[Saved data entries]
┏━━
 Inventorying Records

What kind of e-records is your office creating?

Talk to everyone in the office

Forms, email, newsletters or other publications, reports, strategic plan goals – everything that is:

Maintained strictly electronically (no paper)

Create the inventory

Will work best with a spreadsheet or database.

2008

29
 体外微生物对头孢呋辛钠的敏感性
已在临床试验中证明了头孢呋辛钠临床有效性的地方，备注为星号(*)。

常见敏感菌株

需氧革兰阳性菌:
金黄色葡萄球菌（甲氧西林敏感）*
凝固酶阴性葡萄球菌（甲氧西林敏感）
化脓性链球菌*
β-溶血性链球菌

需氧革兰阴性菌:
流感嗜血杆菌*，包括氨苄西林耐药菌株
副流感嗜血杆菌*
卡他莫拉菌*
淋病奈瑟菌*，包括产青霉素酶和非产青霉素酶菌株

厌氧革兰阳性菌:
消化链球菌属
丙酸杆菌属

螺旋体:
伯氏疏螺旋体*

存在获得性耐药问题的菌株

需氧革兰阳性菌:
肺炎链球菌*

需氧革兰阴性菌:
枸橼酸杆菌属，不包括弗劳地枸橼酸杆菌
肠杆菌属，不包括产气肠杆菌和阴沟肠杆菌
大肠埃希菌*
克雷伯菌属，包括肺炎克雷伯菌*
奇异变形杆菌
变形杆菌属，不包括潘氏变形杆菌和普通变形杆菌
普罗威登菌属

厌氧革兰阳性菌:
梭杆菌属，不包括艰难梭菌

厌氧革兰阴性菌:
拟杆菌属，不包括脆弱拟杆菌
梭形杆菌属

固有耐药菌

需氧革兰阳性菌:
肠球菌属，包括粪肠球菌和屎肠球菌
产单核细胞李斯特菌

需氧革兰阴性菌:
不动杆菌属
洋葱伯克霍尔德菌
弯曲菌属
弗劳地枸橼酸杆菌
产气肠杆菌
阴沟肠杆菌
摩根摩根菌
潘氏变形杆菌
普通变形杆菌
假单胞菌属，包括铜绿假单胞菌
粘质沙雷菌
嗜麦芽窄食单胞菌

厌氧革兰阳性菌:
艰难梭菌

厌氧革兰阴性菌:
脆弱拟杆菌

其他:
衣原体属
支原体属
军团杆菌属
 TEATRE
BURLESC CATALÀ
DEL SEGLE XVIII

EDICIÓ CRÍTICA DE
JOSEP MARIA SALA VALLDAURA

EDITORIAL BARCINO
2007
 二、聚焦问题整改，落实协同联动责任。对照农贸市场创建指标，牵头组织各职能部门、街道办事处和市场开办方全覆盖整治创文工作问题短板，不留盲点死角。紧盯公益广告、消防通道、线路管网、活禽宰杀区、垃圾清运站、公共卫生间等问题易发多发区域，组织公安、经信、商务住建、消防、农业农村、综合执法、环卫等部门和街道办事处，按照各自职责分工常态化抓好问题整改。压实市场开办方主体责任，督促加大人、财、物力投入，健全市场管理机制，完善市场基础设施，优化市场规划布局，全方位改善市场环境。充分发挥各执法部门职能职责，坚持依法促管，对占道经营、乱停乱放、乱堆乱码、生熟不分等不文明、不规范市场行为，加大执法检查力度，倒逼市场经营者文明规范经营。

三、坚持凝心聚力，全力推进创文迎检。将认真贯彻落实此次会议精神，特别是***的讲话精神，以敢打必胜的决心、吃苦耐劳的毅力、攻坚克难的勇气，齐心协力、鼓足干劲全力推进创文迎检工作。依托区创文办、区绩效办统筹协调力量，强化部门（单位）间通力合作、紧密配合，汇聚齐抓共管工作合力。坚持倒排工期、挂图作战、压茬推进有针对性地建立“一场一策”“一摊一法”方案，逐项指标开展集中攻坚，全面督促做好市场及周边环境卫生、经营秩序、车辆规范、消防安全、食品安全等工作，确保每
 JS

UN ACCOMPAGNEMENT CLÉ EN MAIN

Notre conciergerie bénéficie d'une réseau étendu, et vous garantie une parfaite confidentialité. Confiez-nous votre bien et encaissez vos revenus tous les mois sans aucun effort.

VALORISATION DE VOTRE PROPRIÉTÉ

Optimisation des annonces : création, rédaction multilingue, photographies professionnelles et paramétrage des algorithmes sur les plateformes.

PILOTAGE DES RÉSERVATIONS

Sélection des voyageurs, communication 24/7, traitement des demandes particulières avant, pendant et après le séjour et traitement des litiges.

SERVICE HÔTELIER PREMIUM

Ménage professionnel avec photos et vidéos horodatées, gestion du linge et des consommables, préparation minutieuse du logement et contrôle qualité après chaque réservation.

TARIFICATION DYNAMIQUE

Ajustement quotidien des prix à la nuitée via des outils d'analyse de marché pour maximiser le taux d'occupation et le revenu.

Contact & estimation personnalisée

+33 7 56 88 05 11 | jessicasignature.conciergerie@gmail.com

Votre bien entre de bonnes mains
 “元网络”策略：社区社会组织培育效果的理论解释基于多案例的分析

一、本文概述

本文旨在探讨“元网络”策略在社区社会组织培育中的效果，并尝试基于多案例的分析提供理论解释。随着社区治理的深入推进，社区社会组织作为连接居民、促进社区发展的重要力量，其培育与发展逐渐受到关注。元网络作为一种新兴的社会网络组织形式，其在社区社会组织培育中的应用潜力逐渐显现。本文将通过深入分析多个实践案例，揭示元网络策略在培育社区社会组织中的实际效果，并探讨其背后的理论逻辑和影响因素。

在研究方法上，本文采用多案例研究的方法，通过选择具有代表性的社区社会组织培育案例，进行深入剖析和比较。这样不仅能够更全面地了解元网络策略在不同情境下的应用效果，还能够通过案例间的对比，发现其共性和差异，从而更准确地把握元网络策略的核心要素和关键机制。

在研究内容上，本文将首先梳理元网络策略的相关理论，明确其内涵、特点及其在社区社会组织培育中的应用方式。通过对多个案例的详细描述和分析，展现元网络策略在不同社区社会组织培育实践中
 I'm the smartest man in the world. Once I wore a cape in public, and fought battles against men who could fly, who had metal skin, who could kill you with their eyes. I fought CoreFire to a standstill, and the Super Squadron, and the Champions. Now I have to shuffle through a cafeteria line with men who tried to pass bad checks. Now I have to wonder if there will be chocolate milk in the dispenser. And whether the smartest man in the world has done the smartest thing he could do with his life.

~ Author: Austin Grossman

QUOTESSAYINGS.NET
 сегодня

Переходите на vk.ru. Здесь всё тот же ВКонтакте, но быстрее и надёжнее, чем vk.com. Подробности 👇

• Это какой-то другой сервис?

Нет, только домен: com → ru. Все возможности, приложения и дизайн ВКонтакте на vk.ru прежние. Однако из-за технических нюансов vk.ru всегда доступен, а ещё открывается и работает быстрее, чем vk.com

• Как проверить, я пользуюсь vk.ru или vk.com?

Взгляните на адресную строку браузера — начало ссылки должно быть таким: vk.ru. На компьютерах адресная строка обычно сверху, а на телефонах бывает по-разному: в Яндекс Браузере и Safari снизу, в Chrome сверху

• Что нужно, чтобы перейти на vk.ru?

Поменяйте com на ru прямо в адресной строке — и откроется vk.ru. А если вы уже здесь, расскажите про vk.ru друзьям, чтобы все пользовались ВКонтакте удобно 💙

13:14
┗━━
Problem requirements: For every line of the data above that contains "ВКонтакте", copy that line.

Task solution:
Переходите на vk.ru. Здесь всё тот же ВКонтакте, но быстрее и надёжнее, чем vk.com. Подробности 👇
Нет, только домен: com → ru. Все возможности, приложения и дизайн ВКонтакте на vk.ru прежние. Однако из-за технических нюансов vk.ru всегда доступен, а ещё открывается и работает быстрее, чем vk.com
Поменяйте com на ru прямо в адресной строке — и откроется vk.ru. А если вы уже здесь, расскажите про vk.ru друзьям, чтобы все пользовались ВКонтакте удобно 💙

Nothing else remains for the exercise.